Sumba is a relatively unknown island in the Indonesian archipelago. The majority of its 650,000 inhabitants are poor, self-subsistence farmers without access to energy. But it is on this remote island that Hivos decided to develop an ambitious plan: provide the people of Sumba with 100% renewable, locally-produced energy by 2025, and make Sumba an iconic island, a replicable model for comparable areas in the world.
Until today, not many Indonesians or global citizens were aware of this daring effort, which has been taking place on Sumba since 2010. So to promote this ambition, Hivos went in search of motivated people who would commit to participating in a unique experience: ‘Expedition Sumba’.
This year, Hivos organised its third Expedition Sumba, this time with biogas at its heart. The goal is that the expedition team will spread the word about Sumba and the ongoing renewable energy projects on the island. Expedition members act as ambassadors of the project and share their experiences as a means of attracting crowdfunding. The funds collected this year will go toward the installation of biogas digesters on Sumba.
Following a long recruitment process, four Dutch and four Indonesian citizens were selected to go to Sumba from 30 August to 6 September 2014. The expedition made its journey from west to east, starting in Kendautana, a village where water is a luxury. Here, there was a biogas installation already in progress.
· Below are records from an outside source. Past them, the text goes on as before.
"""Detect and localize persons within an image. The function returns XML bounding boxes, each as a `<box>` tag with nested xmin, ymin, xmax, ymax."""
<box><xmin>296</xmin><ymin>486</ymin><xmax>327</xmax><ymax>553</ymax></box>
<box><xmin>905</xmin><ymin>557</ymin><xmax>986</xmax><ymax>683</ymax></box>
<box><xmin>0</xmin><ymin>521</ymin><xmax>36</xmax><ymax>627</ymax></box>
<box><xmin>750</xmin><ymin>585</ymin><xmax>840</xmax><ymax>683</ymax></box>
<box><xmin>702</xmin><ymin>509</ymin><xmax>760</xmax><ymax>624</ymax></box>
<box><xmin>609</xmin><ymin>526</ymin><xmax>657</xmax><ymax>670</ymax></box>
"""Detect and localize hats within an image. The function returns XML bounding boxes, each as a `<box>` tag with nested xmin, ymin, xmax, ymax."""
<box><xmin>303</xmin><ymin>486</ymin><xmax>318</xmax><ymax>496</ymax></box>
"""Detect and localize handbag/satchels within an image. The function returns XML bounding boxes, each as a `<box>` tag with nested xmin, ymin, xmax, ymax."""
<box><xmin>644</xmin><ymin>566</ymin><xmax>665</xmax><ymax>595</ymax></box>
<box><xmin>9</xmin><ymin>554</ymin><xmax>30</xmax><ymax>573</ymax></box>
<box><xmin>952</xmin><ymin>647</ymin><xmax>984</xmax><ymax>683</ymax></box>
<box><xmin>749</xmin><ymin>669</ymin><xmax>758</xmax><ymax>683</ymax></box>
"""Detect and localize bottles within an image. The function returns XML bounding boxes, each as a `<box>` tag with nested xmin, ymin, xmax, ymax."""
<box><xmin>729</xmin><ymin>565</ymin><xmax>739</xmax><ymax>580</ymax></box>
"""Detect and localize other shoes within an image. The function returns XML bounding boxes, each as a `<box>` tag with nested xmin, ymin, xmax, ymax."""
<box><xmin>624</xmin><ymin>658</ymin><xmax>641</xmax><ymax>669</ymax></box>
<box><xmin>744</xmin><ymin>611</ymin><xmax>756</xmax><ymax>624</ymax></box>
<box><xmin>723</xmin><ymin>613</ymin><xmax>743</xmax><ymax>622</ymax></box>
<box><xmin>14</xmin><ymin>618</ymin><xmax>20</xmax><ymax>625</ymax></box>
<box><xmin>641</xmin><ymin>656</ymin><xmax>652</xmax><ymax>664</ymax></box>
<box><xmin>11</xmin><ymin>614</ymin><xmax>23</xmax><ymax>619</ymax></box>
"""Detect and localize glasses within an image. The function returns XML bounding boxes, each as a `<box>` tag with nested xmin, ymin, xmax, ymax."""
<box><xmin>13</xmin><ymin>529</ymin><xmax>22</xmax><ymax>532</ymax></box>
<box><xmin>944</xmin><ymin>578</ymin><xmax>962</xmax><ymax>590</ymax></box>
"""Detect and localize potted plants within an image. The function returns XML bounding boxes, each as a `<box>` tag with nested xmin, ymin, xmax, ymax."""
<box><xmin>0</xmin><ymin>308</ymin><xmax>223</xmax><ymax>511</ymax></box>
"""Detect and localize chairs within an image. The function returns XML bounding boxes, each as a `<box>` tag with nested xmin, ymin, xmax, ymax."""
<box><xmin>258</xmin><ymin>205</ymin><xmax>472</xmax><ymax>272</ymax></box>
For two days, the expedition members helped to dig through the rocky lime soil and mix concrete to lay the foundation of the biogas digester, before building a dome to cover it. All the work was done by hand with simple tools.
The journey subsequently continued to Lewa village, where the expedition members witnessed to what extent energy intervention can improve people’s lives. Lewa is so dry that local farmers can only grow vegetables for 3 months out of the year. They have to endure severe drought for the remaining nine months. Biogas digesters produce a by-product called bio slurry, which is very important in helping fertilise the soil. So now, the combination of readily available bio-slurry and Hivos’ solar water pumping installation makes year-long cultivation is possible.
The journey ended in a village named Laimbonga, where despite enjoying a better economy, the inhabitants are still very keen to have a sustainable source of energy. As the expedition members saw everywhere on Sumba, it is not just a question of having electricity, but how energy can seriously improve the present living standard of the people.
Expedition Sumba is part of Hivos’ climate and energy campaign, which aims to achieve 100% renewable energy worldwide. The campaign’s primary goal is to garner public support in the Netherlands and Indonesia for affordable access to renewable energy in developing countries in general, and on Sumba in particular. By 2025, Sumba will be a global example of how renewable energy can both fight poverty and stimulate sustainable development.